Single by Drew Seeley featuring Belinda

from the album DS and The Cheetah Girls 2 (soundtrack)
- Released: September 2, 2006
- Recorded: 2006
- Genre: Latin pop
- Length: 3:12
- Label: Walt Disney Records
- Songwriters: Ray Cham, Charlene Licera
- Producer: Ray "Sol Survivor" Cham

Drew Seeley singles chronology
| "Get'cha Head in the Game" (2006) | "Dance With Me" (2006) | "I'm Ready (Remix)" (2007) |

Belinda singles chronology
| "Amigas Cheetahs" (2006) | "Dance With Me" (2006) | "Ni Freud ni tu mamá" (2006) |

Music video
- "Dance With Me" on YouTube

= Dance with Me (Drew Seeley song) =

"Dance With Me" is a song performed by Canadian singer Drew Seeley featuring the vocals of Mexican singer Belinda. The song was written by Ray Cham and Charlene Licera, and produced by Cham as Ray "Sol Survivor" Cham. It was released on September 2, 2006 from Seeley debut album DS and the soundtrack of The Cheetah Girls 2.

== Composition ==
The song was written by Ray Cham and Charlene Licera, and produced by Cham as Ray "Sol Survivor" Cham. The song is part of the original soundtrack The Cheetah Girls 2, from the film of the same name. Also the song appears on the Drew Seeley's online album, Drew Seeley, and the karaoke version appears on Disney's Karaoke Series: The Cheetah Girls 2.

■ **Work to do**
**A)** According to the article about "Dance With Me," which record label released the song?
**B)** Please pick up the article about "Dance With Me" after its final sentence and keep writing it.
The data comes from a separate source, not from the article about "Dance With Me."

■ **Record list**
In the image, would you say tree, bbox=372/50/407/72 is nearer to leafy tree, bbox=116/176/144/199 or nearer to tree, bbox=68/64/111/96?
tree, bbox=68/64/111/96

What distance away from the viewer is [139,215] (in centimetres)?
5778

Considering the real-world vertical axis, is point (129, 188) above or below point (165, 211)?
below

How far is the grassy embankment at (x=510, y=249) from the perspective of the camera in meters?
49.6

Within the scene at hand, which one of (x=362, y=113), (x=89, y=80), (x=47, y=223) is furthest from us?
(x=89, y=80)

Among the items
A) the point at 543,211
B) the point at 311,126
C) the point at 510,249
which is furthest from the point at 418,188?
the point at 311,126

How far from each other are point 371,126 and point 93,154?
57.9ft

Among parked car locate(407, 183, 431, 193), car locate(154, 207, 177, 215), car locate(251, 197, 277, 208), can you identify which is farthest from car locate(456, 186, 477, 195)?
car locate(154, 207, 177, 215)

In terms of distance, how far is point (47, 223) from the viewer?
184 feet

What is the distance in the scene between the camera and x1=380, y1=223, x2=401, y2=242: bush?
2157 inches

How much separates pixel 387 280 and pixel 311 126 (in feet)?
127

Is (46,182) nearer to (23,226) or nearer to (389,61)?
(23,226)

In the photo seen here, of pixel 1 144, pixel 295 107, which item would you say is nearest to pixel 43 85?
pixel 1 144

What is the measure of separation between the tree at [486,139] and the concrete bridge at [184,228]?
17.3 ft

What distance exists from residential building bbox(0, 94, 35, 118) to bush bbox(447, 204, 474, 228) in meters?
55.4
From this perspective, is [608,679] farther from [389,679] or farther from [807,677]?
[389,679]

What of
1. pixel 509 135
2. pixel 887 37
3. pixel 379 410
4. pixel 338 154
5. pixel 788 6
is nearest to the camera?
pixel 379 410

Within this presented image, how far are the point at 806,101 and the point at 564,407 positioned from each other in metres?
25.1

■ **Answers for this exercise**
**A)** Walt Disney Records

**B)**
==Track listing==
  - CD single
1. "Dance with Me" (featuring Belinda) – 3:12

== Music video ==
The music video was producer and directed by Christopher Erskin. It shows Drew Seeley and Belinda singing the song and dancing with their friends on a club, it also features clips from the movie. The Belinda's official website announced that the video premiere was on November 9, 2006 on the Disney Channel, but the date switched to November 10. However during commercial breaks it features only Drew singing and Belinda does not appear while her vocals were replaced with speaking sounds from the movie over scenes. The video was included on the DVD of the film.

== Live performance ==
In 2006, Seeley sang the song on the High School Musical Tour, with background vocals by Belinda and screens showing the video. The song was used on the Party's Just Begun Tour by The Cheetah Girls, as part of the interval dance, where Sabrina Bryan and a dancer performed their own choreography. This performance was included on the live album In Concert: The Party's Just Begun Tour.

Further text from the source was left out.